-- start PASSAGE TO READ --

Magic squares were known to Chinese mathematicians, as early as 650 BCE and Arab mathematicians, possibly as early as the 7th century, when the Arabs conquered northwestern parts of the Indian subcontinent and learned Indian mathematics and astronomy, including other aspects of combinatorial mathematics. The first magic squares of order 5 and 6 appear in an encyclopedia from Baghdad circa 983 CE, the Encyclopedia of the Brethren of Purity (Rasa'il Ihkwan al-Safa); simpler magic squares were known to several earlier Arab mathematicians. Some of these squares were later used in conjunction with magic letters as in (Shams Al-ma'arif) to assist Arab illusionists and magicians.
Chinese literature dating from as early as 650 BC tells the legend of Lo Shu or "scroll of the river Lo". In ancient China there was a huge flood. The great king Yu tried to channel the water out to sea where then emerged from the water a turtle with a curious figure/pattern on its shell; circular dots of numbers which were arranged in a three by three grid pattern such that the sum of the numbers in each row, column and diagonal was the same: 15, which is also the number of days in each of the 24 cycles of the Chinese solar year. This pattern, in a certain way, was used by the people in controlling the river.

-- end PASSAGE TO READ --
-- start INFORMATION PROVIDED --

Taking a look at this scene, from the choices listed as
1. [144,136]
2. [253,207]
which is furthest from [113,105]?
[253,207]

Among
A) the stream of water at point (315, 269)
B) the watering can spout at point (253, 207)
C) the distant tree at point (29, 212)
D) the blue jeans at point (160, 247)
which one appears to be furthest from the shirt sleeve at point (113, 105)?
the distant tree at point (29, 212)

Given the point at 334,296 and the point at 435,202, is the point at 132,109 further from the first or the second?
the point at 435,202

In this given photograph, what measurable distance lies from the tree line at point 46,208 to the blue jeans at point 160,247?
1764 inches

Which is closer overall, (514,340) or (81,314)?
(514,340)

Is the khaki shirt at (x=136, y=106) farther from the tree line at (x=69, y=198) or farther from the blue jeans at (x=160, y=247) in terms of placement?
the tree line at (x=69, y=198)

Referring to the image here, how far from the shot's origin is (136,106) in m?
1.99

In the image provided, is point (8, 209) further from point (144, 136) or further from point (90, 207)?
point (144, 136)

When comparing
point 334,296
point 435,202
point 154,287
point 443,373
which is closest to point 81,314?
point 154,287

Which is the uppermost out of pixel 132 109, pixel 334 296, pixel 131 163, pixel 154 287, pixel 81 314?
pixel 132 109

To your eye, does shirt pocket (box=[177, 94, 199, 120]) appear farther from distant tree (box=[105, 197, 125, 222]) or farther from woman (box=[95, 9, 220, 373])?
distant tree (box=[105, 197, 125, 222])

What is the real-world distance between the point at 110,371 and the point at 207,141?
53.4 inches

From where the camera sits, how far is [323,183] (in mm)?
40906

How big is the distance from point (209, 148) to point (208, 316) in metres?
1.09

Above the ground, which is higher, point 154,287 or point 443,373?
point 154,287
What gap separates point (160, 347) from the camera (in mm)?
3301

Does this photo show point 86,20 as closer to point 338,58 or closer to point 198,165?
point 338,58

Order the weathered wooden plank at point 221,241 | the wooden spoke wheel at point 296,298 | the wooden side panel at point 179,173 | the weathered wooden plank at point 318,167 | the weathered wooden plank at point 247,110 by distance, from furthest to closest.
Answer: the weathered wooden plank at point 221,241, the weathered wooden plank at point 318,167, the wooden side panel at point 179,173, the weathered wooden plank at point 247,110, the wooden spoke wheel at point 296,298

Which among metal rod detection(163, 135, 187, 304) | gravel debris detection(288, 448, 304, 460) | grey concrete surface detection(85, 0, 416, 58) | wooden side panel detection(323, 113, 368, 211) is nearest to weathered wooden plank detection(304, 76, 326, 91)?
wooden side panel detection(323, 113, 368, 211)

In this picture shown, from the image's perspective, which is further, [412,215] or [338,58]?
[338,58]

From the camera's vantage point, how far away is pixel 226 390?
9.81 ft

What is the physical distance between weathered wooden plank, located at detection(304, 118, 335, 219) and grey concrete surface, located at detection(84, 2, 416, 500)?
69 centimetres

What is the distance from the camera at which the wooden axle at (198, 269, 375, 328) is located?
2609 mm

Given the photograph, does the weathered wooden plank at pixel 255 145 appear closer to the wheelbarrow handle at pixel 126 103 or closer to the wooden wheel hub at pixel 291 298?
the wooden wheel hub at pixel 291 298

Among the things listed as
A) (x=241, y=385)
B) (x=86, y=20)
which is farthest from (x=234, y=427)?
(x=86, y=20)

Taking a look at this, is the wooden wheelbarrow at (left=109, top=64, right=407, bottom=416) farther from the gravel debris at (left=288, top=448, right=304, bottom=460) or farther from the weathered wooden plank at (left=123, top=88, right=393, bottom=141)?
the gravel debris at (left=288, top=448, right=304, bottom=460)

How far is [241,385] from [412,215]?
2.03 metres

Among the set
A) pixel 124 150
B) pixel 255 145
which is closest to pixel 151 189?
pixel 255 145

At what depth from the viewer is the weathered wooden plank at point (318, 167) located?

-- end INFORMATION PROVIDED --

**WORK TO DO:**
Print the part of the passage on magic squares starting with "Chinese literature dating" and going on through "controlling the river.", copying it word for word. The records were taken from a different source than the text.

**FULL OUTPUT:**
Chinese literature dating from as early as 650 BC tells the legend of Lo Shu or "scroll of the river Lo". In ancient China there was a huge flood. The great king Yu tried to channel the water out to sea where then emerged from the water a turtle with a curious figure/pattern on its shell; circular dots of numbers which were arranged in a three by three grid pattern such that the sum of the numbers in each row, column and diagonal was the same: 15, which is also the number of days in each of the 24 cycles of the Chinese solar year. This pattern, in a certain way, was used by the people in controlling the river.